## Task to complete
Copy out each of the entries below word for word, keeping every line the same as it appears.

## Records of spatial relationships
---+---

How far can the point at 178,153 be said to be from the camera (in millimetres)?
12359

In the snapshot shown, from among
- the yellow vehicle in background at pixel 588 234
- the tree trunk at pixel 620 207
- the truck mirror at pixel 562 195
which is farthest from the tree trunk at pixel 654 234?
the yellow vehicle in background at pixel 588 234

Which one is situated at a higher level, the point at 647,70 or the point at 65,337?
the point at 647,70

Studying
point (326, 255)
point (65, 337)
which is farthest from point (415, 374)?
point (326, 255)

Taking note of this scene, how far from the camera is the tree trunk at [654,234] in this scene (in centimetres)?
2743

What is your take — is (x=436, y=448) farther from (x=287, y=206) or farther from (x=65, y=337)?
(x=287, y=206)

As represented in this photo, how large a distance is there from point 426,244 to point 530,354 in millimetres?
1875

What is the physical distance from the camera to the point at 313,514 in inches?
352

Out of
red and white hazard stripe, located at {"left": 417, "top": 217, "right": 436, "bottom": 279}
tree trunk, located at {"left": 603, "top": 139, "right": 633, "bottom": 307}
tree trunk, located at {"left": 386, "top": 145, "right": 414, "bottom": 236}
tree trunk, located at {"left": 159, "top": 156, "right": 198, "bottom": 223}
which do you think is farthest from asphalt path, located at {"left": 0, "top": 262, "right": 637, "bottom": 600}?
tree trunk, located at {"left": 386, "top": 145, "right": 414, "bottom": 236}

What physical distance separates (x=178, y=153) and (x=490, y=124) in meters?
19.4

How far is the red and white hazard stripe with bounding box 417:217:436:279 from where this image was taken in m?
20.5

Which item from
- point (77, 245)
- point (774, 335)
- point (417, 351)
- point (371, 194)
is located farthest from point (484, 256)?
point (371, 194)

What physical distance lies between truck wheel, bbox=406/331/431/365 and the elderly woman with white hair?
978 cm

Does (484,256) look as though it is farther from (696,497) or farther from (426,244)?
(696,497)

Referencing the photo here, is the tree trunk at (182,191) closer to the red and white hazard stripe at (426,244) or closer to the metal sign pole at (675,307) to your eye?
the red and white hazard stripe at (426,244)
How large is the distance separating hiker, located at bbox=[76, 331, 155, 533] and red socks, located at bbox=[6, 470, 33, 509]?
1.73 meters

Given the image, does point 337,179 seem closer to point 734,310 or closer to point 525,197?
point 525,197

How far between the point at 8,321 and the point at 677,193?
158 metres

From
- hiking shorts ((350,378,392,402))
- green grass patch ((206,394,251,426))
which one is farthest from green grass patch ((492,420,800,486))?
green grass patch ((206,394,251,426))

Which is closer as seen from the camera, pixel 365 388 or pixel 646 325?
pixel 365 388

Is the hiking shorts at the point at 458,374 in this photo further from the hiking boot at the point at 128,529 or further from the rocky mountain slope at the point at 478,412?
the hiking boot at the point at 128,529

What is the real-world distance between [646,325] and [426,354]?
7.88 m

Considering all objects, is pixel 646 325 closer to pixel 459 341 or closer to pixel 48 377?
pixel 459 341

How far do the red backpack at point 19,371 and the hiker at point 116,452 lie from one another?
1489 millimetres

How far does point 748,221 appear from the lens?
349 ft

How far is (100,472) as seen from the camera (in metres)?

---+---

## The output
How far can the point at 178,153 be said to be from the camera (in millimetres)?
12359

In the snapshot shown, from among
- the yellow vehicle in background at pixel 588 234
- the tree trunk at pixel 620 207
- the truck mirror at pixel 562 195
which is farthest from the tree trunk at pixel 654 234?
the yellow vehicle in background at pixel 588 234

Which one is situated at a higher level, the point at 647,70 or the point at 65,337?
the point at 647,70

Studying
point (326, 255)
point (65, 337)
which is farthest from point (415, 374)?
point (326, 255)

Taking note of this scene, how far from the camera is the tree trunk at [654,234] in this scene (in centimetres)?
2743

What is your take — is (x=436, y=448) farther from (x=287, y=206) or farther from (x=65, y=337)?
(x=287, y=206)

As represented in this photo, how large a distance is there from point 426,244 to point 530,354 in millimetres?
1875

What is the physical distance from the camera to the point at 313,514 in inches?
352

Out of
red and white hazard stripe, located at {"left": 417, "top": 217, "right": 436, "bottom": 279}
tree trunk, located at {"left": 603, "top": 139, "right": 633, "bottom": 307}
tree trunk, located at {"left": 386, "top": 145, "right": 414, "bottom": 236}
tree trunk, located at {"left": 159, "top": 156, "right": 198, "bottom": 223}
which do you think is farthest from asphalt path, located at {"left": 0, "top": 262, "right": 637, "bottom": 600}?
tree trunk, located at {"left": 386, "top": 145, "right": 414, "bottom": 236}

What physical distance separates (x=178, y=153) and (x=490, y=124) in meters?
19.4

How far is the red and white hazard stripe with bounding box 417:217:436:279 from where this image was taken in m?
20.5

Which item from
- point (77, 245)
- point (774, 335)
- point (417, 351)
- point (371, 194)
is located farthest from point (484, 256)?
point (371, 194)

What physical distance lies between truck wheel, bbox=406/331/431/365 and the elderly woman with white hair?
978 cm

Does (484,256) look as though it is farther from (696,497) or farther from (426,244)?
(696,497)

Referencing the photo here, is the tree trunk at (182,191) closer to the red and white hazard stripe at (426,244) or closer to the metal sign pole at (675,307) to your eye?
the red and white hazard stripe at (426,244)
How large is the distance separating hiker, located at bbox=[76, 331, 155, 533] and red socks, located at bbox=[6, 470, 33, 509]?
1.73 meters

Given the image, does point 337,179 seem closer to point 734,310 or closer to point 525,197?
point 525,197

How far between the point at 8,321 and the point at 677,193?
158 metres

From
- hiking shorts ((350,378,392,402))
- green grass patch ((206,394,251,426))
which one is farthest from green grass patch ((492,420,800,486))?
green grass patch ((206,394,251,426))

Which is closer as seen from the camera, pixel 365 388 or pixel 646 325?
pixel 365 388

Is the hiking shorts at the point at 458,374 in this photo further from the hiking boot at the point at 128,529 or further from the rocky mountain slope at the point at 478,412?
the hiking boot at the point at 128,529

What is the real-world distance between [646,325] and [426,354]?
7.88 m

Considering all objects, is pixel 646 325 closer to pixel 459 341 or closer to pixel 48 377?
pixel 459 341

How far do the red backpack at point 19,371 and the hiker at point 116,452 lie from one another?
1489 millimetres

How far does point 748,221 appear from the lens?
349 ft

How far is (100,472) as seen from the camera (in metres)?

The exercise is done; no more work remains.